* What is being asked: Copy out each line below that contains the word "nearest". Case counts.

(Scene-based reasoning records)
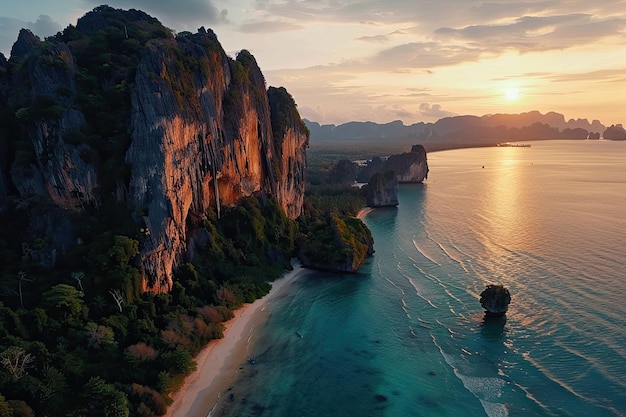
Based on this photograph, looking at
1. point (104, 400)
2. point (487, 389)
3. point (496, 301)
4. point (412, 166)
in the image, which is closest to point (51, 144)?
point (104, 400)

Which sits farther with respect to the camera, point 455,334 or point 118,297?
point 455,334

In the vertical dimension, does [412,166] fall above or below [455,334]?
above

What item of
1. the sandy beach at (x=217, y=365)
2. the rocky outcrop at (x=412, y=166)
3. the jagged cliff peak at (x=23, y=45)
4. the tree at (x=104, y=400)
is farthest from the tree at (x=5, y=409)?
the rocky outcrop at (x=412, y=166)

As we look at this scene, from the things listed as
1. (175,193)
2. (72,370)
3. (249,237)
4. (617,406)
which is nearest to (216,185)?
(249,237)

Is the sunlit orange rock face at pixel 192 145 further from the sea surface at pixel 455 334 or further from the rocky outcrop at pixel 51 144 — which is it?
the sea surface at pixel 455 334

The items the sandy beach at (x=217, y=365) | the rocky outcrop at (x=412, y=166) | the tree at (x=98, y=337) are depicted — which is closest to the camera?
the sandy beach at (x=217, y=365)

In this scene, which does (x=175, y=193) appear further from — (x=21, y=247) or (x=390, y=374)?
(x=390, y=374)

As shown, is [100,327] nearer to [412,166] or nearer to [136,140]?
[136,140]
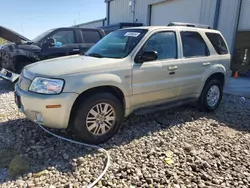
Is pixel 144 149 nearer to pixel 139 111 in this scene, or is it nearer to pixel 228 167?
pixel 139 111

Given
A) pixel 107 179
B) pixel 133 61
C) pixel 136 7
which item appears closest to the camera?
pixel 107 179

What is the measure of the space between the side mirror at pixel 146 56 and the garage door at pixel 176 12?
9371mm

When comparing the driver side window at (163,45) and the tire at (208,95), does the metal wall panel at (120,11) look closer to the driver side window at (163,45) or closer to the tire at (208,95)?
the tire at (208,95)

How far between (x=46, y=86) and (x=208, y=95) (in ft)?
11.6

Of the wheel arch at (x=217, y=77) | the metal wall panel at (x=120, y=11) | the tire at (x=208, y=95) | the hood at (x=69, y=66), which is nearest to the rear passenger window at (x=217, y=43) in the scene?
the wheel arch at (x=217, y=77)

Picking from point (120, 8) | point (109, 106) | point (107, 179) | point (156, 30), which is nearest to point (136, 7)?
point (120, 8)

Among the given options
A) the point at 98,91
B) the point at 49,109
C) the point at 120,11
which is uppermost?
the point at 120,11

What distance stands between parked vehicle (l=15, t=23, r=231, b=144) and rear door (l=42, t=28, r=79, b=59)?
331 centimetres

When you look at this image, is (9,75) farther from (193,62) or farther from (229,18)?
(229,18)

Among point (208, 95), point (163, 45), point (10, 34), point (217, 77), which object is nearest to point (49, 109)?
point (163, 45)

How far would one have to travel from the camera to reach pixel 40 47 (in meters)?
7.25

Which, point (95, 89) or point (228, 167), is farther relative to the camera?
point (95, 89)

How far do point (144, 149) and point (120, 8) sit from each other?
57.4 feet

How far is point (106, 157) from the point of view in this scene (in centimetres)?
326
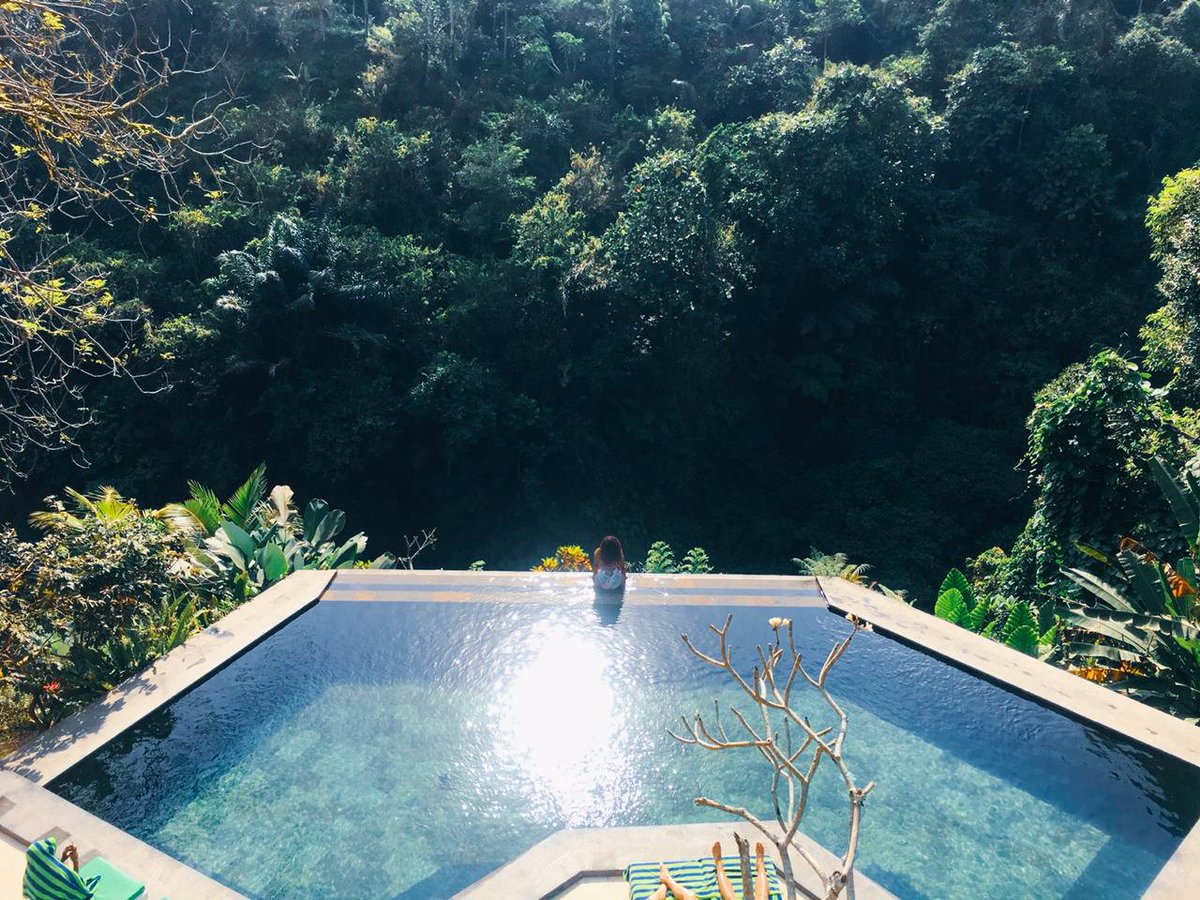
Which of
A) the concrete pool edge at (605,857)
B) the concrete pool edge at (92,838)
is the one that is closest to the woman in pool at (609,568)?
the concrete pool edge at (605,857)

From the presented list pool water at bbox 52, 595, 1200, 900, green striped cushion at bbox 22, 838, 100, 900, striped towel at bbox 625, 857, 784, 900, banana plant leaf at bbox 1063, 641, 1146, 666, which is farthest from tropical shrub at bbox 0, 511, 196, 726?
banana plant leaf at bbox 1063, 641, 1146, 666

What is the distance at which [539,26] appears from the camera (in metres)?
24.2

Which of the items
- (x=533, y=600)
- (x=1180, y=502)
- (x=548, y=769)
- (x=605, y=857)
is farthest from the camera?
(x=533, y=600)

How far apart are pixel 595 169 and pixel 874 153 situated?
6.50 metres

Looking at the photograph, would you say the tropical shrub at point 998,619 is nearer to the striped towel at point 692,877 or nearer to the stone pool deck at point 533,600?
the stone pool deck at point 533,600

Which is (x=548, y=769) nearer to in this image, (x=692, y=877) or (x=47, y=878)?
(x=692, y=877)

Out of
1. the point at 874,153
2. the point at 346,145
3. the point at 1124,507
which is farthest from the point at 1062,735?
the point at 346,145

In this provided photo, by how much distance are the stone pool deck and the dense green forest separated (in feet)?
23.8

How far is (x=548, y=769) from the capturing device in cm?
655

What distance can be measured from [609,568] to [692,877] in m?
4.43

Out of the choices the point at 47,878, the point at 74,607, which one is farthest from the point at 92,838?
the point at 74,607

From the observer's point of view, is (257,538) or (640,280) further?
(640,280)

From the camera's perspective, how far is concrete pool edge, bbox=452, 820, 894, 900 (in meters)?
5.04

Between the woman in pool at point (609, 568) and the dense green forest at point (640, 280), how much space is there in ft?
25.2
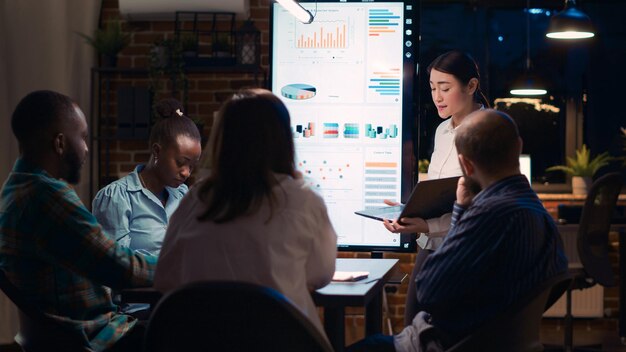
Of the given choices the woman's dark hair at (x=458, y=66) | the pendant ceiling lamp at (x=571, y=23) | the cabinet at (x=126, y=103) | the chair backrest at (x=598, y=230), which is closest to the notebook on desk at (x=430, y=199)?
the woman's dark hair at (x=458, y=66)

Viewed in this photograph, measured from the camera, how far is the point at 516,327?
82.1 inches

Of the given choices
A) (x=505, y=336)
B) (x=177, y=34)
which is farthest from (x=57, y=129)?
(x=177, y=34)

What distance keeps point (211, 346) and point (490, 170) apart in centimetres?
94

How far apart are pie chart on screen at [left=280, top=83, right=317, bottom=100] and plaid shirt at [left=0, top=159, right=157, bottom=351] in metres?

* Output for this exercise:
which is nearest to (216,185)?
Of the wheel arch at (x=217, y=77) | the metal wall panel at (x=120, y=11) | the tire at (x=208, y=95) | the hood at (x=69, y=66), which is nearest to the rear passenger window at (x=217, y=43) in the scene?
Picking from point (120, 8) | point (109, 106) | point (107, 179) | point (156, 30), which is nearest to point (136, 7)?
Among point (208, 95), point (163, 45), point (10, 34), point (217, 77), which object is nearest to point (49, 109)?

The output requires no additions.